▶ _SUPPLIED PASSAGE_:
Enter JavaScript frameworks. Frameworks like Angular, Backbone, and Ember bring structure to your JavaScript code and keep it organized. They’re all open source, so they’re constantly being improved by the community. They also save you time because they’re each built on top of JQuery, a powerful library that makes some of JavaScript’s tricker operations easier to perform and more readable.

Here’s an example of how referencing JQuery might enhance the coding process: Instead of writing the tedious lines of code to generate a table, you could insert a reference to a JavaScript library that generates the table with just one line of code. Even better, these shortcuts don’t just help you work faster, they make your code work in multiple environments, too.

However, picking your JavaScript framework isn’t like picking between three different-colored T-shirts. In fact, it’s more like choosing between three completely different articles of clothing: Each piece helps to cover you, but they all function and look very differently. Carrying the metaphor even further, you wouldn’t wear a bathing suit in a cold climate, or a winter coat at the beach. Likewise, different JavaScript frameworks are better for different types of applications.

Here is a rundown of each of the three hottest frameworks, and what they’re best for:


Initially released in 2009, AngularJS is the oldest of the three frameworks. Probably as a result, it also has the largest community.

In 2013, Angular had the fourth-largest number of contributors and third-largest number of stars (kind of like Facebook “Likes”) on GitHub. On Built With AngularJS, you can check out all of the applications currently being developed with Angular.

▶ _WORK INSTRUCTIONS_:
a. Reproduce the part of the JavaScript frameworks passage between "Enter JavaScript frameworks." and "and more readable.", inclusive.
b. According to the JavaScript frameworks passage, in what year was AngularJS first released?
The data after the JavaScript frameworks passage isn't needed for anything here.

▶ _DATA EXTRACT_:

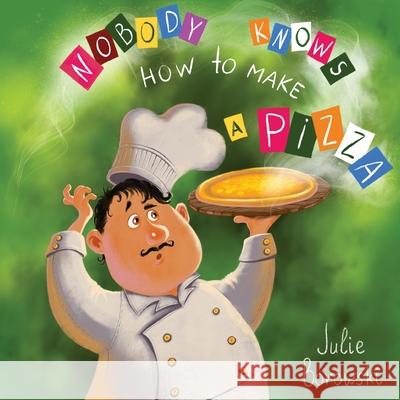 Nobody Knows How to Make a Pizza Julie Borowski Tetiana Kopytova 9780578558561 Liberty Junkies - książka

▶ _ANSWERS TO THE PROBLEMS_:
a.
Enter JavaScript frameworks. Frameworks like Angular, Backbone, and Ember bring structure to your JavaScript code and keep it organized. They’re all open source, so they’re constantly being improved by the community. They also save you time because they’re each built on top of JQuery, a powerful library that makes some of JavaScript’s tricker operations easier to perform and more readable.

b. 2009